• _FRAGMENTO DEL TEXTO_

* * * * * * *

Salió, pues llena de Dios, llevaba penetrado su bondadoso corazón de estos sentimientos de caridad con sus favorecidas futuras, y yendo conducida como de la mano de su Santísima Madre, ¡cómo no había de encontrar llanos los caminos y vencidas las dificultades todas! Sin darse apenas cuenta de lo que entonces hacía, como repetía ella muchas veces después, con la sencillez y humildad que tanto la ennoblecían, sin apercibirse al parecer de lo que buscaba, halló la cuna donde debían criarse para Dios las primicias de aquellas almas que sin ella hubieran caminado ciegas a su perdición eterna. En la Calle del Luciente se hallaba cuando oyó en su interior como una voz que le decía: "Esa habitación que vez desocupada, es la destinada para el ensayo de tu santa empresa", y en su pequeñez representa los anchurosos edificios que bien pronto se levantarán en España donde vivirán para Dios muchas jóvenes convertidas de corazón a él.

Dócil Dª Eulalia a este movimiento de la gracia, alquiló el cuarto, poniendo al frente del mismo una piadosa Señora, animada, como ella, de verdadero celo para con esta clase de extraviadas. Llenóse desde aquel día la reducida vivienda «La Casita», denominación que le convenía porque sólo se habilitaron en ella tres plazas que enseguida fueron ocupadas por otras tantas arrepentidas.

* * * * * * *

• _EXTRACTOS DE REGISTROS_
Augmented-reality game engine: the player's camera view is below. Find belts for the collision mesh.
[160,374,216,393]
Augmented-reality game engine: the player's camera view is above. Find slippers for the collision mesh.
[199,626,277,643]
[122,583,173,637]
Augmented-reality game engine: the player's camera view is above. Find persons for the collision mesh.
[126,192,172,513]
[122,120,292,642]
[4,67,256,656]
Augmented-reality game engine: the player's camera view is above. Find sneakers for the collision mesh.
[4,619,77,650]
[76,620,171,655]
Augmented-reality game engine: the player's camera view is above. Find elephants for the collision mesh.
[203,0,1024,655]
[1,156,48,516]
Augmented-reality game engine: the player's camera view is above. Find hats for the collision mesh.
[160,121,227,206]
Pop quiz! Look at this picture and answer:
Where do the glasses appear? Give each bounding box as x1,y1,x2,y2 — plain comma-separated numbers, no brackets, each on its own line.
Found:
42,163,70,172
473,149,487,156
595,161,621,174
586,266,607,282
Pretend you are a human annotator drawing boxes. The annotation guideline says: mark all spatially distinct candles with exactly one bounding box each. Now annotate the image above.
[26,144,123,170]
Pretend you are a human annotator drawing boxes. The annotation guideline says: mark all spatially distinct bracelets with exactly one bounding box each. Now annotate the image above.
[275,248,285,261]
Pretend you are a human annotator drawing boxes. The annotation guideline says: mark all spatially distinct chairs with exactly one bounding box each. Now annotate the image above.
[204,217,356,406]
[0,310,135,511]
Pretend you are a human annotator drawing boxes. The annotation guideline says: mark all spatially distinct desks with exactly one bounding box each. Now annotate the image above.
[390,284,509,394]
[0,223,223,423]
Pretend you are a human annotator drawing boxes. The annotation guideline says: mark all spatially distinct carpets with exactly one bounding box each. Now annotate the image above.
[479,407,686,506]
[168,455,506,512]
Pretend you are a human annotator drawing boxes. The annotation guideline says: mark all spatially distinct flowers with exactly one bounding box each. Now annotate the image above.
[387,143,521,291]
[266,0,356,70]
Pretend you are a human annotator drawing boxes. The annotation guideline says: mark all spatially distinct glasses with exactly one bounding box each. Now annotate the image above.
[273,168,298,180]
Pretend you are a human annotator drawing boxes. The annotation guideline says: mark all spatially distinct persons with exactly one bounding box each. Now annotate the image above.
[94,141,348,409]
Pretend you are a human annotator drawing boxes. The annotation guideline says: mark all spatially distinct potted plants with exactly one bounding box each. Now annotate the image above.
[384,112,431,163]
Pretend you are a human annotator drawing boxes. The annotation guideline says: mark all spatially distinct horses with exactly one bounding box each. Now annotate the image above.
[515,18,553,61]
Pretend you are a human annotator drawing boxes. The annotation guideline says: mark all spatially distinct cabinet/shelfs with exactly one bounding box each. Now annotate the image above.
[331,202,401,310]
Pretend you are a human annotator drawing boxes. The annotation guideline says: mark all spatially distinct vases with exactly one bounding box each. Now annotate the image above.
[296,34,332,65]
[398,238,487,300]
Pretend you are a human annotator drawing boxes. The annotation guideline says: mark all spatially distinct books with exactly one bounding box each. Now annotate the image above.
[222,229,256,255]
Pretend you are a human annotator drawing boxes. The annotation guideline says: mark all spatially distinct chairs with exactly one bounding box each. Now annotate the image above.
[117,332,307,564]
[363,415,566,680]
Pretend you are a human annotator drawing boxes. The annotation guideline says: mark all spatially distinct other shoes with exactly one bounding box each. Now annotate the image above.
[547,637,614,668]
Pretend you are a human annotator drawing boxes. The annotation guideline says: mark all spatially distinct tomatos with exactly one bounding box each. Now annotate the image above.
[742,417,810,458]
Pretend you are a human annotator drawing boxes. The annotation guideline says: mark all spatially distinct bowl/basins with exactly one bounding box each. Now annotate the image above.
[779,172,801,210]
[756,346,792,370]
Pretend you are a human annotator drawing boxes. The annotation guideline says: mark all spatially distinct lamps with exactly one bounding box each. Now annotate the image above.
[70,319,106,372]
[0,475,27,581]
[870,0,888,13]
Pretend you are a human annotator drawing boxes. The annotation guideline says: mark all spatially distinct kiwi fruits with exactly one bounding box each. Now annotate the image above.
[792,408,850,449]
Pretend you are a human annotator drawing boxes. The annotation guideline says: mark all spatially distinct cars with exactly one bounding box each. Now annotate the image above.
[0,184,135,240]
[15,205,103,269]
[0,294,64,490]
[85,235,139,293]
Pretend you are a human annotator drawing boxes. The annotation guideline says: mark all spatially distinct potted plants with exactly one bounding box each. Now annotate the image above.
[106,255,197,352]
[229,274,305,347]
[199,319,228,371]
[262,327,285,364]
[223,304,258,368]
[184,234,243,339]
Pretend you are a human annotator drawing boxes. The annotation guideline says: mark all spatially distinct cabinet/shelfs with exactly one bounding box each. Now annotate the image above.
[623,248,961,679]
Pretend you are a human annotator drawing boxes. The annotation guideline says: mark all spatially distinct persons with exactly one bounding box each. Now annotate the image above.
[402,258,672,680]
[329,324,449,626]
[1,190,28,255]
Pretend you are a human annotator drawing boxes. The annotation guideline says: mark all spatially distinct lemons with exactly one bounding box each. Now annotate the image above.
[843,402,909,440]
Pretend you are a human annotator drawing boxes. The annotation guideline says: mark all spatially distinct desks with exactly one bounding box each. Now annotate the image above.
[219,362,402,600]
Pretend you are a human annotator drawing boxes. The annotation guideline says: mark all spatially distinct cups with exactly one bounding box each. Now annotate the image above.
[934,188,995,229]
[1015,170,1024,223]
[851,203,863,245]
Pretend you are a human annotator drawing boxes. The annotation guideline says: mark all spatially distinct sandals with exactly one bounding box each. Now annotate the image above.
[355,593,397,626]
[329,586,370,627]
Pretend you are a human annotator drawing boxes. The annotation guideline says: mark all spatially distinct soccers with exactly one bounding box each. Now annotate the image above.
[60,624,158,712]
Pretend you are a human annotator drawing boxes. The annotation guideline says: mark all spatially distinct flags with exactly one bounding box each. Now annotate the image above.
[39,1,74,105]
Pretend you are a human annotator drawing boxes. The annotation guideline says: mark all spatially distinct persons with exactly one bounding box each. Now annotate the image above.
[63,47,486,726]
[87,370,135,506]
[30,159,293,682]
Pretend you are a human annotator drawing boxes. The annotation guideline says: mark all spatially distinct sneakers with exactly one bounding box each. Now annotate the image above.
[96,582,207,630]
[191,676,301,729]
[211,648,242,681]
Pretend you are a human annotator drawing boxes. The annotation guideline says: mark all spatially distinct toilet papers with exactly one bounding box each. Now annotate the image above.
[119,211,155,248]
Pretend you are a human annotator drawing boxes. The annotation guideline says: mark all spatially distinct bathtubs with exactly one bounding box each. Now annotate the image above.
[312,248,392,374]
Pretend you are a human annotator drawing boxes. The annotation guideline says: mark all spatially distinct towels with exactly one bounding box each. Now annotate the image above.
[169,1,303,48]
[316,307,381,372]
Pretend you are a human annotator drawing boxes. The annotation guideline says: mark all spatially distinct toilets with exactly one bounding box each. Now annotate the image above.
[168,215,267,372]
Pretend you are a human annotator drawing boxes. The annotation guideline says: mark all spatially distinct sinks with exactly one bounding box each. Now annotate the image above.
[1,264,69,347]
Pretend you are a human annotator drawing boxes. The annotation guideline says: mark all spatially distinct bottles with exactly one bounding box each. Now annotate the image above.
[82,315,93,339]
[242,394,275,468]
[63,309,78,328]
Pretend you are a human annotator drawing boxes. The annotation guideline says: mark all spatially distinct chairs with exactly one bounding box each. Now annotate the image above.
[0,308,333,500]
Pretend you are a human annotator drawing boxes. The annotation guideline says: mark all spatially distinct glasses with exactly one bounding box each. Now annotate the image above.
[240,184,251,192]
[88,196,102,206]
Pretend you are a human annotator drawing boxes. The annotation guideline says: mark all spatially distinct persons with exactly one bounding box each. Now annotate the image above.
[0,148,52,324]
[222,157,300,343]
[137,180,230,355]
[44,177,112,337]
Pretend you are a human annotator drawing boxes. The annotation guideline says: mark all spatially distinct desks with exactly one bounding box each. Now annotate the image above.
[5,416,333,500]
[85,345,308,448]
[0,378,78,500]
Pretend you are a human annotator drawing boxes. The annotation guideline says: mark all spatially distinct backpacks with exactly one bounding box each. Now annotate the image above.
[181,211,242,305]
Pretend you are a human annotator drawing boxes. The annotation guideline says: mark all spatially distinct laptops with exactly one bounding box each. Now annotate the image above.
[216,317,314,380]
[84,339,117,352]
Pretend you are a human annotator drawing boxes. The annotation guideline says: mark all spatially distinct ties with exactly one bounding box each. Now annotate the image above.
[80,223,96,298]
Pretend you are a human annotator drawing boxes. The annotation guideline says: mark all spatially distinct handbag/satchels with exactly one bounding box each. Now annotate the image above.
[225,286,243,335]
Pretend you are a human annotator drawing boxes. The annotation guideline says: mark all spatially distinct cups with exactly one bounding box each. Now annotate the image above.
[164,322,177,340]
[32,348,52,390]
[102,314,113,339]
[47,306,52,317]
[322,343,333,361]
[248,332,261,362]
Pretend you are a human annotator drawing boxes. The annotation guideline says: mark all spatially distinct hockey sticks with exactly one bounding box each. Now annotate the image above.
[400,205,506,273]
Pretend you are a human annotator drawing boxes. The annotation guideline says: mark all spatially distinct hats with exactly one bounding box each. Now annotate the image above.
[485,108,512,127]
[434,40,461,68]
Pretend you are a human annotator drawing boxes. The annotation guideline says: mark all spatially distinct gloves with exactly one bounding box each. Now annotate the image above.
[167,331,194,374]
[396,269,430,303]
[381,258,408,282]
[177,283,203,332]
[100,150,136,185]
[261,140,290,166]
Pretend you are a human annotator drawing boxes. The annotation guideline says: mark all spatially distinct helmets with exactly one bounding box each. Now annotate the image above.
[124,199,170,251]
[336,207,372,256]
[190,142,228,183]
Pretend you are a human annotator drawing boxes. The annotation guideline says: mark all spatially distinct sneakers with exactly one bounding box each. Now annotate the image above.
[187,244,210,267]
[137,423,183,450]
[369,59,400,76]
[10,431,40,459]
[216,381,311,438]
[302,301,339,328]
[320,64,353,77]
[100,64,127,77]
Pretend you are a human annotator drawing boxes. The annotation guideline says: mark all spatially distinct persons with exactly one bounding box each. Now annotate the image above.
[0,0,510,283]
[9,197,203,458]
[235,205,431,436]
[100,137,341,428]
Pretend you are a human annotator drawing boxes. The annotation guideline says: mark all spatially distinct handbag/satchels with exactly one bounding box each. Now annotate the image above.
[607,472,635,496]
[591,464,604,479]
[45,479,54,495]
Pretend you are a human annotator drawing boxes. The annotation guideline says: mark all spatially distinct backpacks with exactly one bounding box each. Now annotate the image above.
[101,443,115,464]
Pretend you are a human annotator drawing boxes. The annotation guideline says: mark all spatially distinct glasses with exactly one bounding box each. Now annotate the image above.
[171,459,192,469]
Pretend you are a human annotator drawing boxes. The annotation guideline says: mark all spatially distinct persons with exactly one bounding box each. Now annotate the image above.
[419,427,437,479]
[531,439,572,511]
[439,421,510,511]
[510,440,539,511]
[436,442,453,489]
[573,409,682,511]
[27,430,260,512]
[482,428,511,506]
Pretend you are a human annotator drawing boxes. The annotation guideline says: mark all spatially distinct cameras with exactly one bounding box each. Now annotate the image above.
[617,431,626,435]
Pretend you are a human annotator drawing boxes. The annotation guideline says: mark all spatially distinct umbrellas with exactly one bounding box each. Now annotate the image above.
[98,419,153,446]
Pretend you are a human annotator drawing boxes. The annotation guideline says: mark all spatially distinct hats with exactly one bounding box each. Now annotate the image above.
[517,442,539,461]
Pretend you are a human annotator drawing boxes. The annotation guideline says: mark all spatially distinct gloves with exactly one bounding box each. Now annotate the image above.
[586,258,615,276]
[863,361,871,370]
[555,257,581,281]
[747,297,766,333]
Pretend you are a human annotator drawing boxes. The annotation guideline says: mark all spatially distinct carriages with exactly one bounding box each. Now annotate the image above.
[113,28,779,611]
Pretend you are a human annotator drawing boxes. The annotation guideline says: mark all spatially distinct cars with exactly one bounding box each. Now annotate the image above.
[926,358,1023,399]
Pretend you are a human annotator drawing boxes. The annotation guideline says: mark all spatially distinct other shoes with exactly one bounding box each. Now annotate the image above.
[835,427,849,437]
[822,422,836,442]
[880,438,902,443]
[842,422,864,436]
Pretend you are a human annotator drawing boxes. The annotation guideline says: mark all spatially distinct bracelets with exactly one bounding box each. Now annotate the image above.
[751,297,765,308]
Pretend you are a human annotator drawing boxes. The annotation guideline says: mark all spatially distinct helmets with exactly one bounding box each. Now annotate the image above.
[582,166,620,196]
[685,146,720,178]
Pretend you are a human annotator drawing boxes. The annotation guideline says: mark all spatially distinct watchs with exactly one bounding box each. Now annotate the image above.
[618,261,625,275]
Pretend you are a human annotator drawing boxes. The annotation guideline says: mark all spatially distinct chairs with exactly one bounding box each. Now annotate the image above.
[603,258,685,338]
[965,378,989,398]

* * * * * * *

• _TU OBJETIVO_
Escribe la continuación del relato sobre Dª Eulalia y «La Casita», partiendo de su última oración. Los registros proceden de una fuente distinta.

• _RESPUESTA ESCRITA_
Poco tiempo duró con este destino la casita, porque la ilustre  Vizcondesa de Jorbalán, de imperecedera memoria en nuestra España, fundó para este fin una Congregación religiosa que todos conocemos. Viendo los Vicuñas satisfechos cumplidamente sus deseos con la nueva fundación, dirigieron sus miradas a las que con no menos urgencia que necesidad reclamaban otro Instituto religioso que no se contentase con enseñar la Doctrina cristiana, sino que aspirase a proporcionar asilo donde pudieran acogerse las jóvenes huérfanas y desvalidas, y donde educadas se les abriese camino para poder ganar honradamente el sustento y salario conveniente. Muchas eran entonces, y por desgracia no son menos ahora las pobres sirvientas, que a veces, el primer día de enfermedad hacen transportar sus señores al santo Hospital, sin llevar a él, otro recurso que su pobre y humilde ropa. Muchas eran en aquel tiempo, y más aún son en el presente, las que al salir apenas convalecidas, encontraban cubiertas definitivamente sus plazas por otras que desde luego las remplazaron. A esta clase de jóvenes honradas, pobres y desvalidas, volvió Dª Eulalia sus ojos, y empezó con ellas a encontrar su caridad el verdadero centro do convergían y descansaban sus aspiraciones todas: «Pobrecitas, exclamaba al mirarlas compasiva, pobrecitas, empezareis al salir de este hospital a empeñar vuestra pobre ropa y como toda ella da para tan poco de sí, empezaréis empeñando la ropa para empeñar después vuestra pobre alma; pobrecitas, yo dirigiré a vosotras mis desvelos».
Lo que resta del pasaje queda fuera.